2.1.3 Benefit Increases. Commencing on the first anniversary of the
first benefit payment, and continuing on each subsequent anniversary, the
Company's Board of Directors, in its sole discretion, may increase the
benefit.
2.2 Early Termination Benefit. Upon Early Termination, the Company shall
pay to the Director the benefit described in this Section 2.2 in lieu of any
other benefit under this Agreement.
2.2.1 Amount of Benefit. The benefit under this Section 2.2 is the
Early Termination Annual Benefit set forth in Schedule A for the Plan Year
ending immediately prior to the Early Termination Date (except during the
first Plan Year, the benefit is the amount set forth for Plan Year 1). Any
increase in the annual benefit under Section 2.1.1 shall require the
recalculation of this benefit on Schedule A.
2.2.2 Payment of Benefit. The Company shall pay this annual benefit to
the Director in 12 equal monthly installments payable on the first day of
each month commencing with the month following Normal Retirement Age. The
annual benefit shall be paid to the Director for 10 years.

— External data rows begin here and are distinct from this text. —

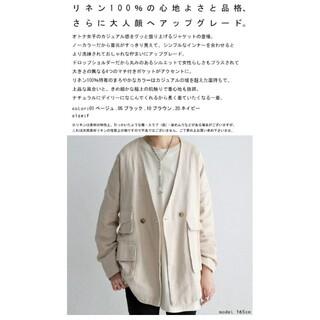 antiqua - アンティカ フラップポケットジャケット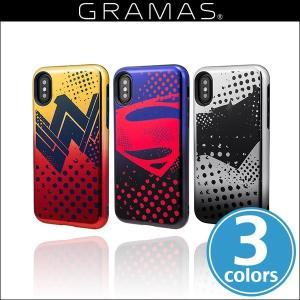 スマホケース GRAMAS COLORS Hybrid Case with Justice League CHC-50357 for iPhone X アイフォン ストラップ ハイブリッドケース グラマス ICカード|visavis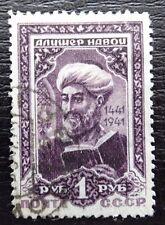 Unione Sovietica Mer 828 a, SC 858, compleanno di A. Navoi, timbrato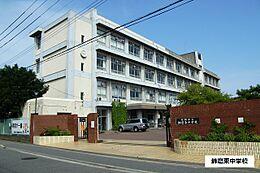 飾磨東中学校 820m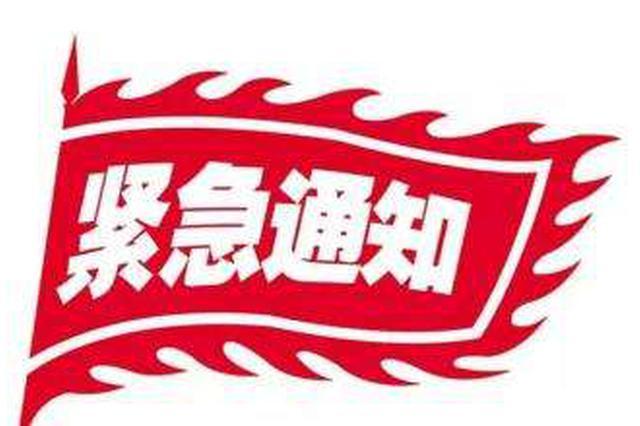 山西省减灾委员会紧急通知 关键岗位24小时值班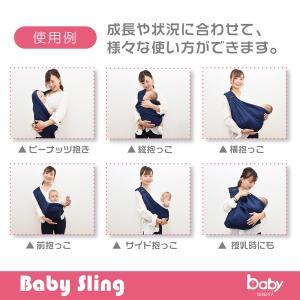 ベビースリング 乳幼児 ベビーキャリア 抱っこ...の詳細画像5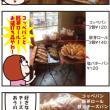 中津の美味しいパン屋さん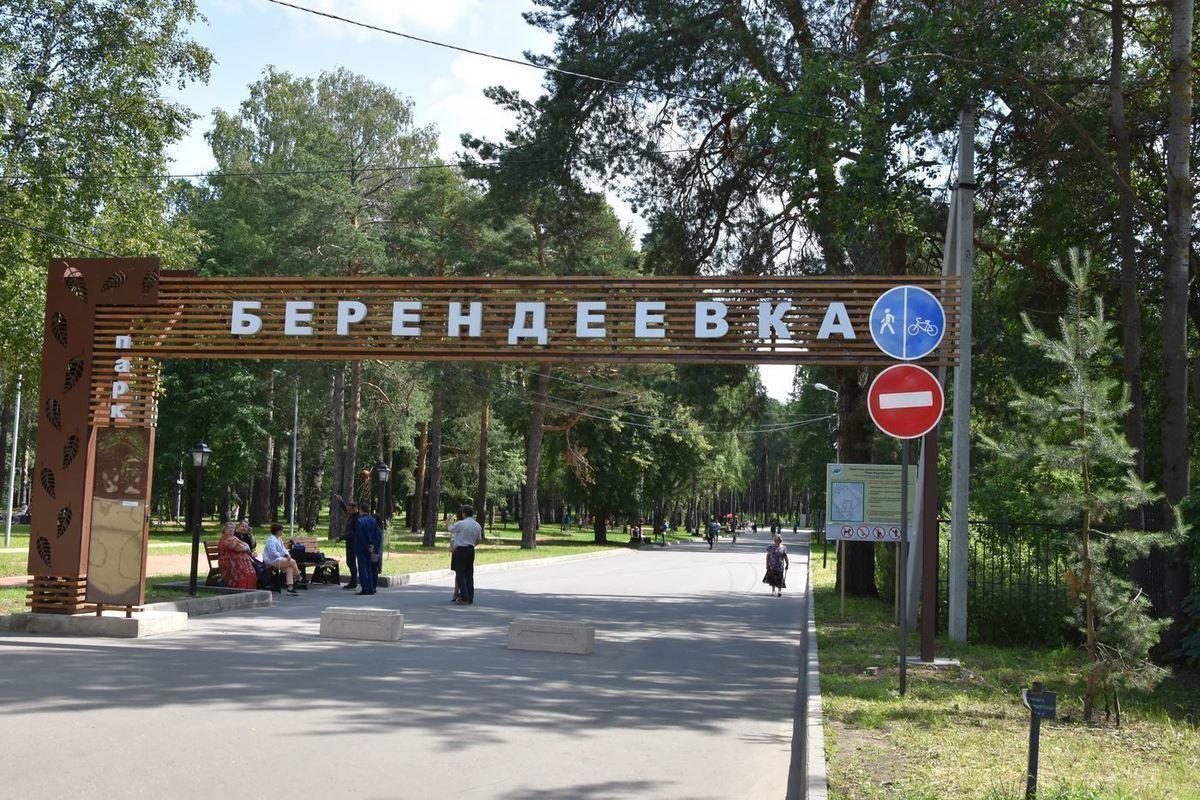 День Друзей в костромском парке «Берендеевка» не состоится: погода внесла коррективы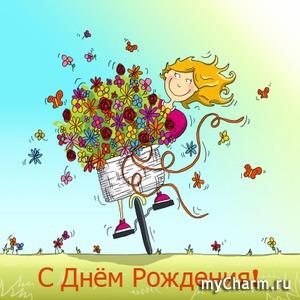 http://s8.uploads.ru/t/zBcDh.jpg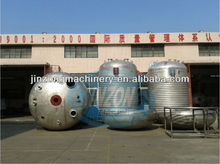 Polyester resin reactor, Resin production line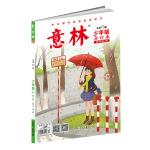 意林少年版合订本2017年16-18(总第七十三卷)升级版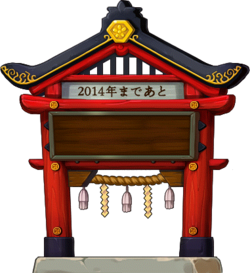 Maplestory-Global-Unused New Years Graphics.png
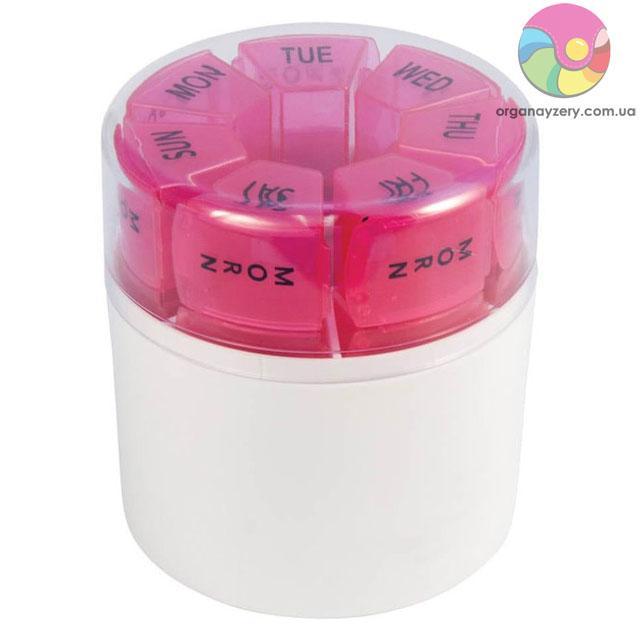 Органайзер для таблеток на 7 дней (розовый)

2.2.3 Benefit Increases. Benefit payments may be increased as provided
in Section 2.1.3.
2.3 Disability Benefit. If the Director terminates service due to
Disability prior to Normal Retirement Age, the Company shall pay to the Director
the benefit described in this Section 2.3 in lieu of any other benefit under
this Agreement.
2.3.1 Amount of Benefit. The benefit under this Section 2.3 is the
Disability Annual Benefit set forth in Schedule A for the Plan Year ending
immediately prior to the date in which Termination of Service occurs
(except during the first Plan Year, the benefit is the amount set forth for
Plan Year 1). Any increase in the annual benefit under Section 2.1.1 would
require the recalculation of this benefit on Schedule A.
2.3.2 Payment of Benefit. The Company shall pay this annual benefit to
the Director in 12 equal monthly installments payable on the first day of
each month commencing with the month following Normal Retirement Age. The
annual benefit shall be paid to the Director for 10 years.
2.3.3 Benefit Increases. Benefit payments may be increased as provided
in Section 2.1.3.
2.4 Change in Control Benefit. If the Director's service with the Company
terminates within one year after a Change in Control (except for Termination for
Cause), the Company shall pay to the Director the benefit described in this
Section 2.4 in lieu of any other benefit under this Agreement.
2.4.1 Amount of Benefit. The benefit under this Section 2.4 is the
benefit determined under Schedule A based on the date of the Director's
Termination of Service, which is determined by vesting the Director in 100%
of the Accrual Balance. Any increase in the annual benefit under Section
2.1.1 would require the recalculation of this benefit on Schedule A.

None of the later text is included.